◆ Job ◆
Reproduce the records word for word, starting at the one containing "Trộm Phải Nhà Ma" and ending at the one containing "Resmi Gazete'de yayımlandı!", both included. Leave the pictures out.

◆ Dataset records ◆
-=-=-=-=-
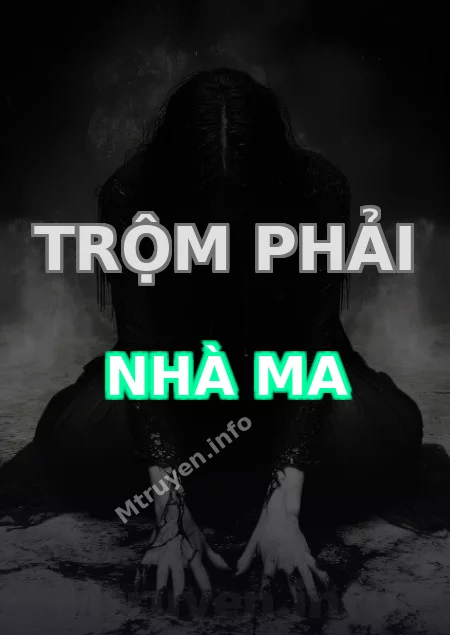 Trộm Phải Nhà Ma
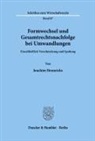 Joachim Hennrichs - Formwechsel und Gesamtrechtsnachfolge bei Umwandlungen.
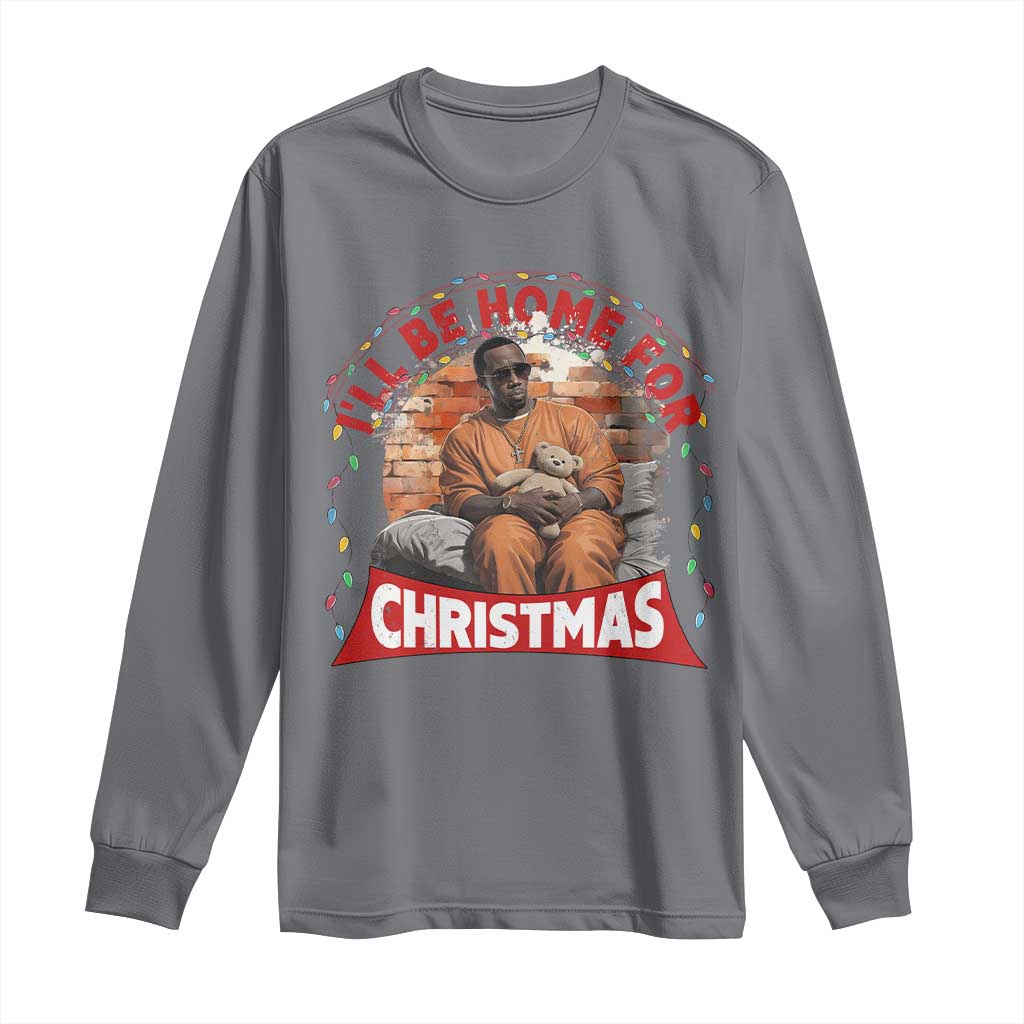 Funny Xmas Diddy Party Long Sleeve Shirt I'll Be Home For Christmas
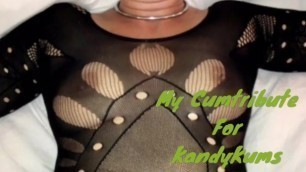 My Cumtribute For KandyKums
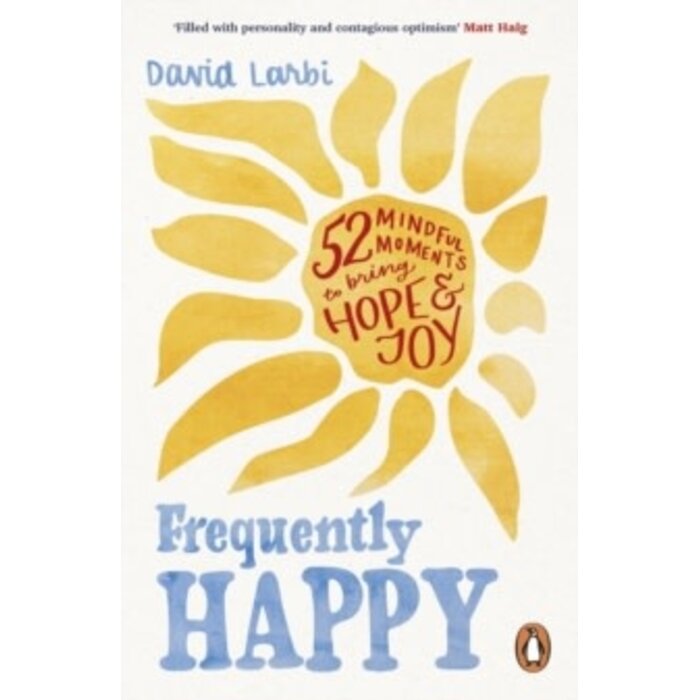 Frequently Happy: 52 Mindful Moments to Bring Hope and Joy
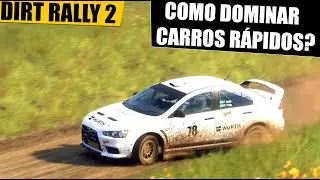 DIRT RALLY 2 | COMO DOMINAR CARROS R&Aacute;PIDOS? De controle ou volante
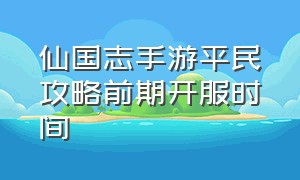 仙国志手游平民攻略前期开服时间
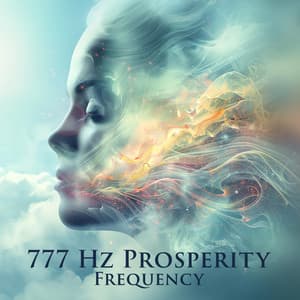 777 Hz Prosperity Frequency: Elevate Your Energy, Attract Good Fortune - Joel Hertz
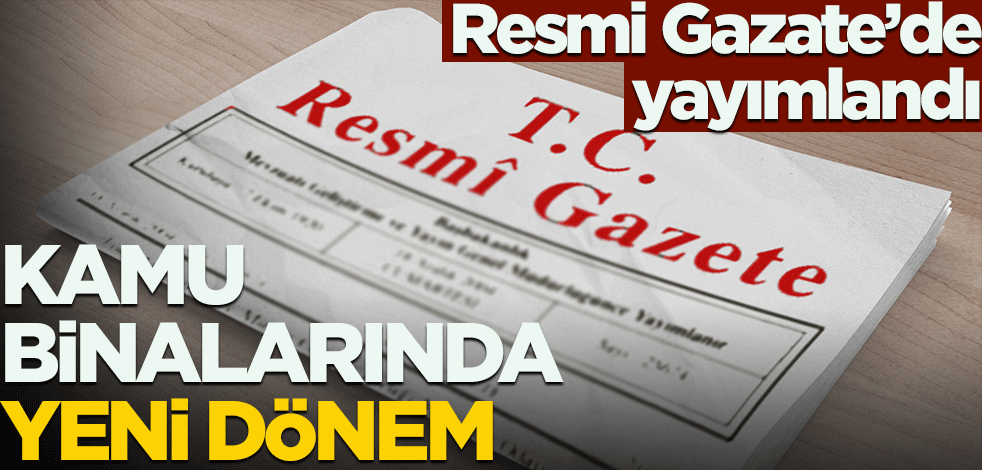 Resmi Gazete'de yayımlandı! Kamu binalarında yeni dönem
-=-=-=-=-
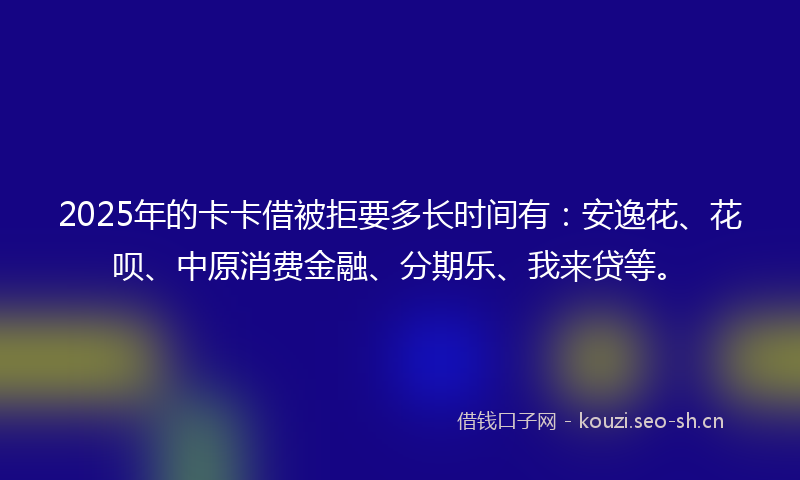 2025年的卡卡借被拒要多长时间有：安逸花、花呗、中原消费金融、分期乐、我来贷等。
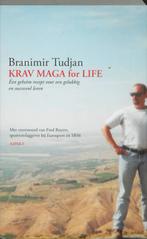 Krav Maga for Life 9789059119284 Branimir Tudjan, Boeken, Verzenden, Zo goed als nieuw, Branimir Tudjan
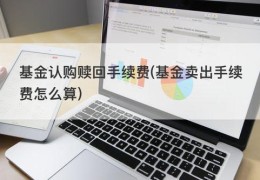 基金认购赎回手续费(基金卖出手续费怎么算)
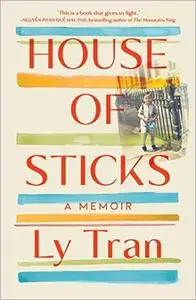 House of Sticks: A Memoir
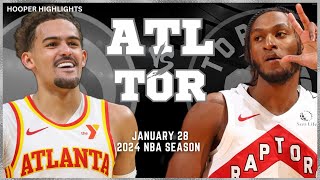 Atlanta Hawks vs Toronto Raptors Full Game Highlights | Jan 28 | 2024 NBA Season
-=-=-=-=-
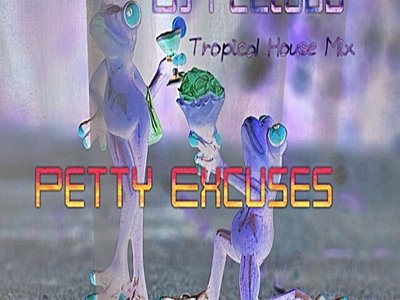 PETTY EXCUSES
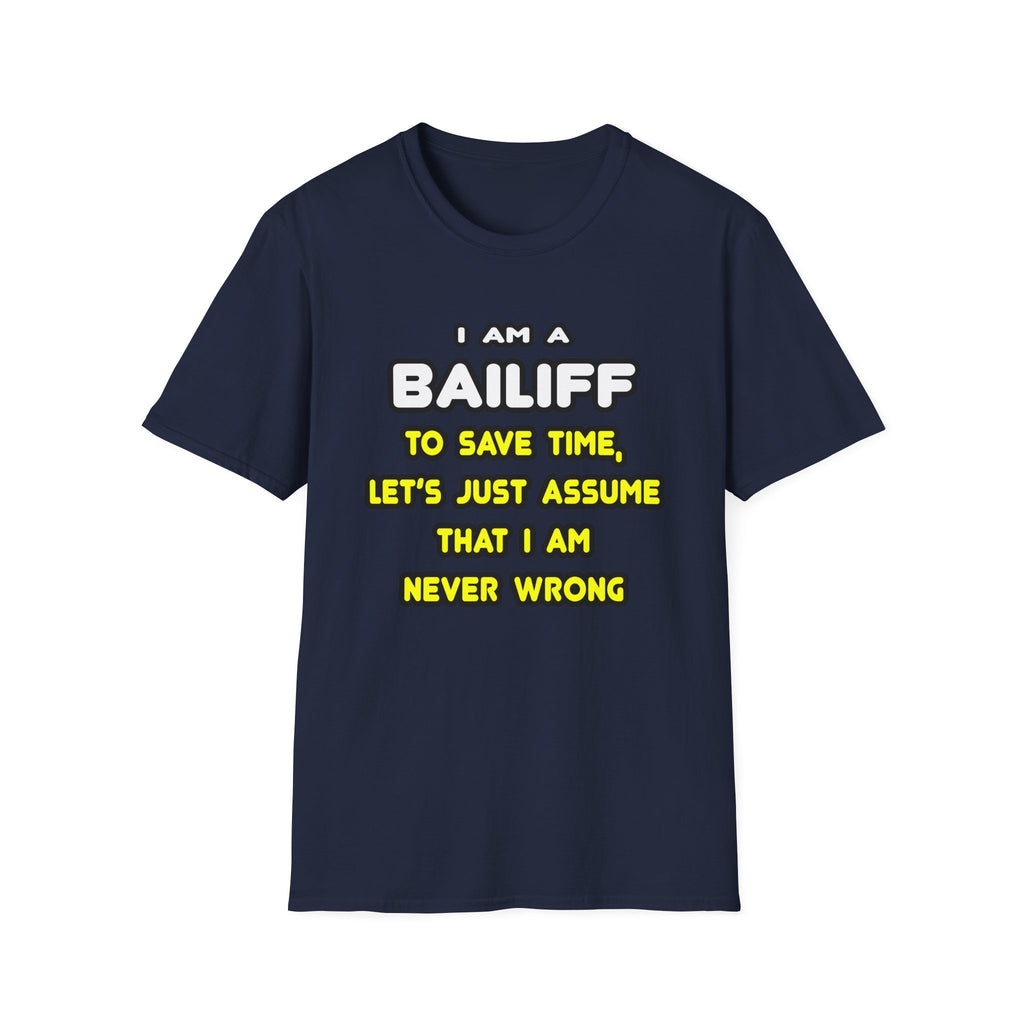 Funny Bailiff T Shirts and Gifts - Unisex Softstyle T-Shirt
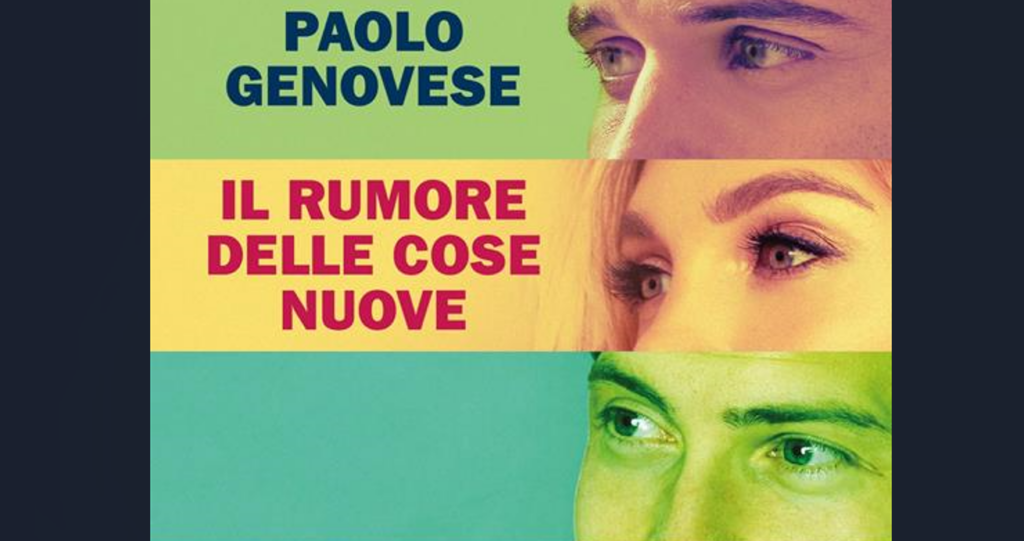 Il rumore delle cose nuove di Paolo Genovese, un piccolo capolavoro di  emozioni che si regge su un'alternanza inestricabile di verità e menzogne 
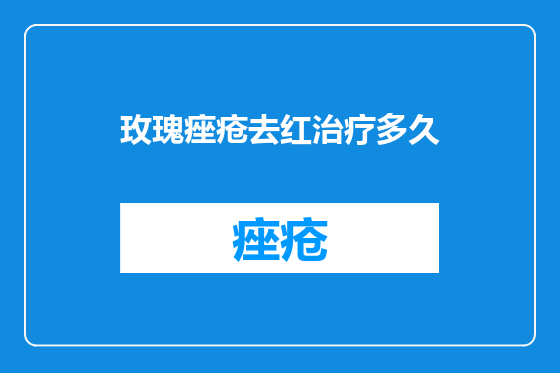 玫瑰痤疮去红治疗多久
-=-=-=-=-
◆ Solution ◆
 Trộm Phải Nhà Ma
 Joachim Hennrichs - Formwechsel und Gesamtrechtsnachfolge bei Umwandlungen.
 Funny Xmas Diddy Party Long Sleeve Shirt I'll Be Home For Christmas
 My Cumtribute For KandyKums
 Frequently Happy: 52 Mindful Moments to Bring Hope and Joy
 DIRT RALLY 2 | COMO DOMINAR CARROS R&Aacute;PIDOS? De controle ou volante
 仙国志手游平民攻略前期开服时间
 777 Hz Prosperity Frequency: Elevate Your Energy, Attract Good Fortune - Joel Hertz
 Resmi Gazete'de yayımlandı! Kamu binalarında yeni dönem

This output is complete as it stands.